How do you teach a bot?

How do you teach a bot right from wrong? 

It’s a question straight out of a movie, but it’s also something we’ll have to grapple with a lot sooner than you might think.

Take a self driving car that has to choose between hitting a child in its way or slamming its own passenger into a barrier, or imagine a rescue bot that detects two injured people in the rubble of an earthquake but knows it doesn’t have time to save both.

How does that bot decide which of these people to try to save first? That’s something that we as a community actually have to figure out. It’s a moral dilemma, which is why a team of scientists is attempting to build moral bots.

If autonomous bots and bots are going to hang with us, we’re going to have to teach them how to behave. Which means finding a way to make them aware of the values that are most important to us. But with morals things get messy pretty quickly. Humans don’t really have any concrete rules about what’s right and wrong, at least not ones that we’ve managed to agree upon. What we have instead are norms: basically, thousands of fuzzy contradictory guidelines. Norms help us predict the way that the people around us will behave and how they want us to behave. Right now the major challenge for even thinking about bots able to understand and use moral norms is that we don’t even understand very well on the human side how humans use them.

The big trick, especially if you’re a bot, is that none of these norms are absolute. In one situation a particular norm or value will feel extremely important, but change the scenario and you completely alter the rules of the game. So how can we build a bot that can figure out which norms to follow and when?

How To Build Bots, According to Science

Researchers start by compiling a list of words, ideas, and rules that people use to talk about morality – a basic moral vocabulary. The next step is figuring out how to quantify this vocabulary. How are these ideas related and organized in our minds.

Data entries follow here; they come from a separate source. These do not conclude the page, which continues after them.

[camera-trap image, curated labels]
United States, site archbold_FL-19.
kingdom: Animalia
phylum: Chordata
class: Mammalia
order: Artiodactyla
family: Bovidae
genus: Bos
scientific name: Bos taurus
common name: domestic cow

One theory is that the human moral landscape might look a lot like a semantic network with clusters of closely related concepts that we become more or less aware of depending on the situation. In any particular context a subset of norms is activated by the particular objects and symbols and general knowledge we have about that situation. That activated subset of norms guides action, helps us recognize violations, and allows us to make decisions.

The key here is that the relationships between these sub networks is actually something you can measure. Pick a scenario, like a day at the beach, and ask a whole bunch of people how they think they’re supposed to behave. What are they supposed to do and what are they absolutely not supposed to do? The order in which participants mention certain rules, the number of times they mention them, and the time that it takes between mentioning one idea and another are all concrete values. By collecting data from enough different situations, it’s possible to build a rough map of the human norm network. In the future a bot might come equipped with a built in version of that map, that way it could call up the correct moral framework for whatever situations are at hand.

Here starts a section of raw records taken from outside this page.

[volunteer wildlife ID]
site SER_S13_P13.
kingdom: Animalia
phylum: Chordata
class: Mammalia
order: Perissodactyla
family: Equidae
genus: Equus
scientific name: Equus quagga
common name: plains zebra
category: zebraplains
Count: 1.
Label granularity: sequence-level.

But even if that bot could perfectly imitate a human decision making process, is that something we’d really want?

We might actually want bots to make different decisions than the ones we’d want other humans to make.

To test this, researchers have asked during experiments for people to imagine a classic moral dilemma –  picture a runaway trolley in a coal mine that’s lost its brakes. The trolley has four people on board and is hurtling toward a massive brick wall. There’s an alternate safe track but a repairman is standing on it and he’s oblivious to what’s happening. Another worker nearby sees the situation, and can pull a lever that would switch the train on to the second track saving the passengers in the trolley, but killing the repairman. He has to choose.

So the fundamental moral dilemma is whether you are willing to intervene and kill one person to save four others, or are you not going to intervene and let fate take its course.

Some of the participants watch a human make the decision, some see a humanoid bot, and some see a machine like bot. Then participants judge the decision the worker made. Generally participants blame the human worker more when he flips the switch than when he does nothing. Apparently watching another person make a cold calculating decision to sacrifice a human life, even if it’s to save other lives, makes us kind of queasy.

But evidence suggests that we might actually expect a bot to flip the switch. The participants blame the bot more if it didn’t step in and intervene, and the more machine-looking the bot was, the more they blamed it for letting the four people die.

There’s one more interesting twist to this: if the bot or human in the story made an unpopular decision but then gave a reason for that choice, participants blamed that worker less. And this is really really important, because it shows that bots are going to need communication.

Communication is essential because moral norms aren’t fixed. We argue and reason about morality and often we learn from each other and update our values as a group and any moral bot will need to be a part of that process. We’re still a long way from building a truly moral bot, but these studies could be the very first step.